Borneo's Local Delicacy
As and when you travel, do taste the places that you visits local delicacies. Share with me some of your local delicacies as I show you ours. Let's begin
This is Tuhau. Etlingera punicae (tuhau), of the Zingiberaceae family, is an indigenous plant in Sabah which has been used as food and condiment. Tuhau originated from Tambunan, Keningau and Ranau in the interior parts of Sabah. To prepare them dice Tuhau, Chilis and Scallions into small pieces as small as possible, which then, you need to pickled with salt and vinegar. Next is the Bambangan, oh my this is my favorite.
Mangifera pajang(bambangan) is a species of plant in the Anacardiaceae family. It's also know as the exotic wild mango of Borneo. Locals usually serve them as side dishes. Preparing them is simple all you need is Bambangan, Chilis and Salt just make sure to cut the bambangan into bite size. The next one is also my top favorite
Hinava, it's mainly made of minced fish marinated with lime. Hinava is usually prepared with grated ginger and slice scallions. But, it's really up to you to mix with your favourite ingredients. Most recommended is chilis, bitter gourd and grated bambangan seed. It's such a simple dish yet mouth watering.

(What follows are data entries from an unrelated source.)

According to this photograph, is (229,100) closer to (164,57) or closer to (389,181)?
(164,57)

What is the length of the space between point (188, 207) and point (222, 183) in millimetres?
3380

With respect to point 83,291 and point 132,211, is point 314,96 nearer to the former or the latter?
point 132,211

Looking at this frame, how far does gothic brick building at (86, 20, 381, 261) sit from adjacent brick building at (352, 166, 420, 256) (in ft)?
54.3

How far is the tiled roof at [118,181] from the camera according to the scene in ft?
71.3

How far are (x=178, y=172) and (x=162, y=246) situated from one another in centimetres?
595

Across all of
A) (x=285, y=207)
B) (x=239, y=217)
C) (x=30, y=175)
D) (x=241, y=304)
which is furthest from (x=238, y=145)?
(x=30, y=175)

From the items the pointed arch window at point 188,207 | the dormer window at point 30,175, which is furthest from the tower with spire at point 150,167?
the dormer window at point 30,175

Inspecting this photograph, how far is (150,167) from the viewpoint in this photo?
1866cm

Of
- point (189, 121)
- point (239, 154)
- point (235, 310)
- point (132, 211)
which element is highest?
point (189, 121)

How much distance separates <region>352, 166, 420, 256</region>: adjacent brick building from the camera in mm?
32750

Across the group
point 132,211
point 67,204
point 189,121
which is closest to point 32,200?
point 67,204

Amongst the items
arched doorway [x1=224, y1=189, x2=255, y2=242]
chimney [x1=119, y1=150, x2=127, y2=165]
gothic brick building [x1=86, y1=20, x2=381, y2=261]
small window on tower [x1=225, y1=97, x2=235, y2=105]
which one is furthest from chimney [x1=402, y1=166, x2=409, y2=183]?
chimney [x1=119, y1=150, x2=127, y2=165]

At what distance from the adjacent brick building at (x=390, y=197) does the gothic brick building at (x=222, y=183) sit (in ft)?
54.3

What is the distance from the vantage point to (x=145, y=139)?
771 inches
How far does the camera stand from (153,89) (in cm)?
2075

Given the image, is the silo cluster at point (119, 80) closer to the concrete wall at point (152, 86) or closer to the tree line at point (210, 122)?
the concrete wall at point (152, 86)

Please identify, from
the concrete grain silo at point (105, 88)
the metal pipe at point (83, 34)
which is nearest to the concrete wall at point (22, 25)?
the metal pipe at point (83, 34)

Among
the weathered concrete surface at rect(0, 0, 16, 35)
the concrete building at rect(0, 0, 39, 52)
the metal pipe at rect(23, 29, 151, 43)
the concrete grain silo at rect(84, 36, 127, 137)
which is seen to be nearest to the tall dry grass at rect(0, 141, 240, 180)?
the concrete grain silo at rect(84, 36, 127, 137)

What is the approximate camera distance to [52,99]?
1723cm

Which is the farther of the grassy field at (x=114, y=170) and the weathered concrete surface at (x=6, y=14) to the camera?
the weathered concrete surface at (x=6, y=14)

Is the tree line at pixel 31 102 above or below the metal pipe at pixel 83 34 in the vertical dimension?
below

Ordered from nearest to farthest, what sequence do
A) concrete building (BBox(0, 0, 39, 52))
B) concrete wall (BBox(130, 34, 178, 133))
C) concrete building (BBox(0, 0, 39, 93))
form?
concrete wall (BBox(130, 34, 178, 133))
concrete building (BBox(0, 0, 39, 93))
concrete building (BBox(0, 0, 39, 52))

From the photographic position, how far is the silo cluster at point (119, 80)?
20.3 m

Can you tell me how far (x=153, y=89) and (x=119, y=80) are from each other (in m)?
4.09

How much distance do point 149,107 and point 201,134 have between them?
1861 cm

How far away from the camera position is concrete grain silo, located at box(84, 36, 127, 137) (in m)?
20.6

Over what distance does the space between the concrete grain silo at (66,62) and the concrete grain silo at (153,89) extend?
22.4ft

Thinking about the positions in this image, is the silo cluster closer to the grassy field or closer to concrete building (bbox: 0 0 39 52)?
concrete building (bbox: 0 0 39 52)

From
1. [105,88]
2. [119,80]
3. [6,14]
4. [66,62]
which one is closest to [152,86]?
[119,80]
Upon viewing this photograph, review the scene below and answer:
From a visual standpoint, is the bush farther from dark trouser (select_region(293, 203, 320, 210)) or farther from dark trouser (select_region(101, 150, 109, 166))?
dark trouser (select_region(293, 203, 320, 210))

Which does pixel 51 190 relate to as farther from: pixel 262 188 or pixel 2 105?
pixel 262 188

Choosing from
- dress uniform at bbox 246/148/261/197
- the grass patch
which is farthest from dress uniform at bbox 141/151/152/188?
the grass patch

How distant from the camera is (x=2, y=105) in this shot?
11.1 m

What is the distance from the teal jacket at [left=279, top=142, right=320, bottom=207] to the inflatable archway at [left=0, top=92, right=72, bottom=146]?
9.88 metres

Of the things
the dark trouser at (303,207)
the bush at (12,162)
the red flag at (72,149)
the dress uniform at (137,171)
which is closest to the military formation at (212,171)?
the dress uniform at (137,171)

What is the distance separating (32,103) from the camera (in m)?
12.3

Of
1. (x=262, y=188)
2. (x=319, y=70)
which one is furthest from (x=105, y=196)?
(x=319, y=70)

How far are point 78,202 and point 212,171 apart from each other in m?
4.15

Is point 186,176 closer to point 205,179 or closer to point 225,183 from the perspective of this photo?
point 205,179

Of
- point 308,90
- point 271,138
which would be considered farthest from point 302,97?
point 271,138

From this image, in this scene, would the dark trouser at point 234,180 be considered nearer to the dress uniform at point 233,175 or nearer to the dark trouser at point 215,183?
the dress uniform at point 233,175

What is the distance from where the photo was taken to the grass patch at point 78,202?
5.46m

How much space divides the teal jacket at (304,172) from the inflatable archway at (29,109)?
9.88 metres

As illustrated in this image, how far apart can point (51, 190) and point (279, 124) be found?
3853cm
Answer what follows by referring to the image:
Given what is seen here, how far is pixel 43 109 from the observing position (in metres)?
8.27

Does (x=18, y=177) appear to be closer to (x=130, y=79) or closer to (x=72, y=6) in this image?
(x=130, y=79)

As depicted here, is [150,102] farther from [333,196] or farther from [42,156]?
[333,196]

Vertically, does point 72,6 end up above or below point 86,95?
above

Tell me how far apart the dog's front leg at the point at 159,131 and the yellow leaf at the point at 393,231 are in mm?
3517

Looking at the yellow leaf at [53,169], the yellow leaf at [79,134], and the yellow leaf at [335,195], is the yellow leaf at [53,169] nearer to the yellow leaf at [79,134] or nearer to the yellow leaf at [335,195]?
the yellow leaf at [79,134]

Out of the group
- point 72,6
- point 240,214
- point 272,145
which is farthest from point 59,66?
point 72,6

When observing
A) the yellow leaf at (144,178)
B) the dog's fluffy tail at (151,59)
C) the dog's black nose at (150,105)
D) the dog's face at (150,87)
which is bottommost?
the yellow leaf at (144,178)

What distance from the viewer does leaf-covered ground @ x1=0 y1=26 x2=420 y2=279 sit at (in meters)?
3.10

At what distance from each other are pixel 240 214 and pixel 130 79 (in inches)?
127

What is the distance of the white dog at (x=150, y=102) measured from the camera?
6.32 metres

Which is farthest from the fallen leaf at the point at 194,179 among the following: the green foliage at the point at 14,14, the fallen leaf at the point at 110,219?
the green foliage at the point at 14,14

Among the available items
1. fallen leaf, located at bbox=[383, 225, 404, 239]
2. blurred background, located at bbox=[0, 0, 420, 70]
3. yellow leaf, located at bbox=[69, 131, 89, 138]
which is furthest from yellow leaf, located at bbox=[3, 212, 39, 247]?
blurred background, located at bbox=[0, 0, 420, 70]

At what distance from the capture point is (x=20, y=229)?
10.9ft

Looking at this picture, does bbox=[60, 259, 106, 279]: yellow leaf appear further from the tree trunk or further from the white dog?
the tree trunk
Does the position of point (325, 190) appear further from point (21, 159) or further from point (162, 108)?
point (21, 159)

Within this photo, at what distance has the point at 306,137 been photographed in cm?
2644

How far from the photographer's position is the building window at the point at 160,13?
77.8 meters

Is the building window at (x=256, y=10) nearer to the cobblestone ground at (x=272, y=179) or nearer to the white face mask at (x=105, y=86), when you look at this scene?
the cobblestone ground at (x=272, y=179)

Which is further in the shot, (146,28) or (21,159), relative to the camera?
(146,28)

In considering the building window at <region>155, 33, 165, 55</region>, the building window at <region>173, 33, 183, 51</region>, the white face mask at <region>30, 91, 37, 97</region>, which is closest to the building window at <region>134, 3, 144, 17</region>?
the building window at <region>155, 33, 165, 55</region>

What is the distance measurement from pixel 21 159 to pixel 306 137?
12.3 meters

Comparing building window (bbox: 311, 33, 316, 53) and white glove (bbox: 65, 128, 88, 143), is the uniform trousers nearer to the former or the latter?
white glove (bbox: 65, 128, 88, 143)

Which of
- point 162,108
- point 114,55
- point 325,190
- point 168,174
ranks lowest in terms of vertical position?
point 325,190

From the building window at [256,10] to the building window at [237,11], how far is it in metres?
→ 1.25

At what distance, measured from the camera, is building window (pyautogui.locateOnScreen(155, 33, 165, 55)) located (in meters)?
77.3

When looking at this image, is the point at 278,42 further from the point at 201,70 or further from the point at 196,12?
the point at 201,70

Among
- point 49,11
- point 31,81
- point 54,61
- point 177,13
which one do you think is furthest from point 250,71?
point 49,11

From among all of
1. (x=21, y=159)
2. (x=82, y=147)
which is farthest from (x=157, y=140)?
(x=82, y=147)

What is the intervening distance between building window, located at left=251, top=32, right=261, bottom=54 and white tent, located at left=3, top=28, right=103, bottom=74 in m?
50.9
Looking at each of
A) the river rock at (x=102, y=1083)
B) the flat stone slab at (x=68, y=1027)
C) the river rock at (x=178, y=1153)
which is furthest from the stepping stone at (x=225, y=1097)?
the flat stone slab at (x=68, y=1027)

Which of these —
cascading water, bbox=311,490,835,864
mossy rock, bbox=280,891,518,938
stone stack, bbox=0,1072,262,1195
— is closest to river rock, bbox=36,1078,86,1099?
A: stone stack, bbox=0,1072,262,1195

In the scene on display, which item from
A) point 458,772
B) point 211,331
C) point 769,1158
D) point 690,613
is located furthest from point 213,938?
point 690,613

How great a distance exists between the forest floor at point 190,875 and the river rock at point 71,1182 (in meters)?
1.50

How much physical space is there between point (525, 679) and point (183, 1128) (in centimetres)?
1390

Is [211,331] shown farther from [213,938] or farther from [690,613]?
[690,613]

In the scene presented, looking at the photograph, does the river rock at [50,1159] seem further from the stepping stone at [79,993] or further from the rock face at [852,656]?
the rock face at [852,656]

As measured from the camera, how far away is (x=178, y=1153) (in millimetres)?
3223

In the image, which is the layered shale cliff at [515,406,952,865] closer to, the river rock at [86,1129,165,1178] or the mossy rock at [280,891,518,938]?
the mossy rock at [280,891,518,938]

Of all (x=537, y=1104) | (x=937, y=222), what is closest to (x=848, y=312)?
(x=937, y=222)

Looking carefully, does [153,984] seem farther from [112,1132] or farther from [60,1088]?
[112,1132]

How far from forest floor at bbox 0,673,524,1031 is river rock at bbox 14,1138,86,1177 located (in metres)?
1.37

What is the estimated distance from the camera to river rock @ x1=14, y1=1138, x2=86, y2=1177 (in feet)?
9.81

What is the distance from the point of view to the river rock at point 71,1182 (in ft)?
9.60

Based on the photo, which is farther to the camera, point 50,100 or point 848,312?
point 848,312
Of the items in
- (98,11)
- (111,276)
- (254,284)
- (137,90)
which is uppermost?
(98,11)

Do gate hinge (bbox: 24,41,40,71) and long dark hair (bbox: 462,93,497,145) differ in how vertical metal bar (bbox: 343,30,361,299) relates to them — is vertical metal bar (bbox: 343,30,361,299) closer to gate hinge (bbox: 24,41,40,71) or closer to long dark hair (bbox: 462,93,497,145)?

And last but not least Butod!(it wiggles😖)
Butod is the larvae of Sago Palm Weevil, it consumes sago palm during its infancy. Locals eat it while it's alive or fried. When eating them leave out the head as it's hard and it could bite. Protein overload for sure! LOL
That's all I could think off, did I miss anything? Be sure to notify me if I did miss out any. Cheers!